August 21, 2014
I was in a room full of international development professionals at the InsideNGO Annual Conference, and the excitement was palpable. Why? We had all just raised our hands and pledged to fully disclose the true costs of our nonprofit operations to anyone who wanted to see them.
This is a breakthrough for our sector, and affirms that we are willing to transparently and consistently report our costs. What's more, the pledge is based on the understanding that the overhead debate actually undermines nonprofits' ability to deliver transformational results. We are convinced that overhead transparency will lead to more open dialogue, real collaboration with funders, and a greater focus on outcomes and results.
Within the core concept of transparency, however, there are two recommendations we are focusing on right now:
Eliminate functional allocation. This IRS requirement allows organizations to allocate costs rather indiscriminately to programs, fundraising, and general administration categories. While the goal is to shed light on organizational efficiency across the nonprofit sector, the relaxed guidelines allow organizations to manipulate their expenses across categories, often inflating their program costs to appear more efficient. Organizational efficiency is never cut-and-dried, however, and more importantly, the guidelines don't take into account organizational effectiveness.

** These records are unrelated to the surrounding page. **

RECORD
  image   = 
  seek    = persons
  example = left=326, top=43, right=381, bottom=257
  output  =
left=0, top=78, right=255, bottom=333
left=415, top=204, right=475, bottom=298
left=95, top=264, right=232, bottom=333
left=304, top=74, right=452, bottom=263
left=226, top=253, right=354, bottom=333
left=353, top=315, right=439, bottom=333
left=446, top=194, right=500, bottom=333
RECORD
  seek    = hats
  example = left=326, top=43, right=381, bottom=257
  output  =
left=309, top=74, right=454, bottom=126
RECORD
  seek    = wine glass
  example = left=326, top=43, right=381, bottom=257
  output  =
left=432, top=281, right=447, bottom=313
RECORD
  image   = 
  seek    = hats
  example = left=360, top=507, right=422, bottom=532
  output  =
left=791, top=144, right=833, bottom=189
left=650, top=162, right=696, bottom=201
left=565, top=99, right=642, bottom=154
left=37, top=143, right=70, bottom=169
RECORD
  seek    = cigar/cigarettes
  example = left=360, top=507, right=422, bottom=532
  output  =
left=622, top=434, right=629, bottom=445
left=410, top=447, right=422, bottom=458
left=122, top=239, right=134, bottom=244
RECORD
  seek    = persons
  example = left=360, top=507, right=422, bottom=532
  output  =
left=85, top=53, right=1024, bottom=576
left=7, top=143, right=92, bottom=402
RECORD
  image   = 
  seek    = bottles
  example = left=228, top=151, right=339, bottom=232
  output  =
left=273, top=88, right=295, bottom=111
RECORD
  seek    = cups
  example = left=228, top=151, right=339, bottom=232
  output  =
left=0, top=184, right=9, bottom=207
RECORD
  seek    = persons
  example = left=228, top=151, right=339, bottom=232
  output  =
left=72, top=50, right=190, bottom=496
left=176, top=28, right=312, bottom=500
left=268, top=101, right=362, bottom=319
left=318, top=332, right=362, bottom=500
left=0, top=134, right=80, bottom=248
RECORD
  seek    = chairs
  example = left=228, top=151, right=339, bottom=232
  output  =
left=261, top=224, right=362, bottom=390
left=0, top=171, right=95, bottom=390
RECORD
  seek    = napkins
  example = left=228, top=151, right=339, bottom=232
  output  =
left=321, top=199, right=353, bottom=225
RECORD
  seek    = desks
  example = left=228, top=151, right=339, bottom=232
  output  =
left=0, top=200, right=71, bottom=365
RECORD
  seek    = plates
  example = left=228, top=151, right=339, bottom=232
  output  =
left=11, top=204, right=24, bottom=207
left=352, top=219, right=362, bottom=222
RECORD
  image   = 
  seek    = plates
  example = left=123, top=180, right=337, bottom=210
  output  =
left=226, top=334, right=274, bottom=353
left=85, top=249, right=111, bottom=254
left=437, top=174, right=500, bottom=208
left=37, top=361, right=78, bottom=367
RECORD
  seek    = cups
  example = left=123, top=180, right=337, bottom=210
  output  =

Eliminate direct and indirect costing on grants. Each funder has its own guidelines around direct and indirect program costs. When funders cap the amount they are willing to pay toward indirect costs, organizations are incentivized to manipulate their numbers in order to recover as much as of their costs as possible, or worse, they cut investments in organizational capacity that can result in them having greater impact.
Failure to eliminate these provisions will only serve to:
- Starve nonprofit organizations from making key organizational investments that boost their impact and increase their efficiency.
- Create division within organizations between program staff (perceived as "wanted" costs) and operation staff ("unwanted" costs).
- Limit consistency and distort real benchmarking across the sector.
- Increase administrative costs (necessitated by having to manage expense reporting in multiple ways to meet a variety of funder needs).
- Reduce transparency.
- Place the focus on administrative costs instead of impact and obscure questions around the real cost of social change.
So that day in D.C., we all raised our hands and pledged to clearly and honestly disclose the full costs of our operations, accompanied by explanations about why our investments were essential to achieving our respective missions.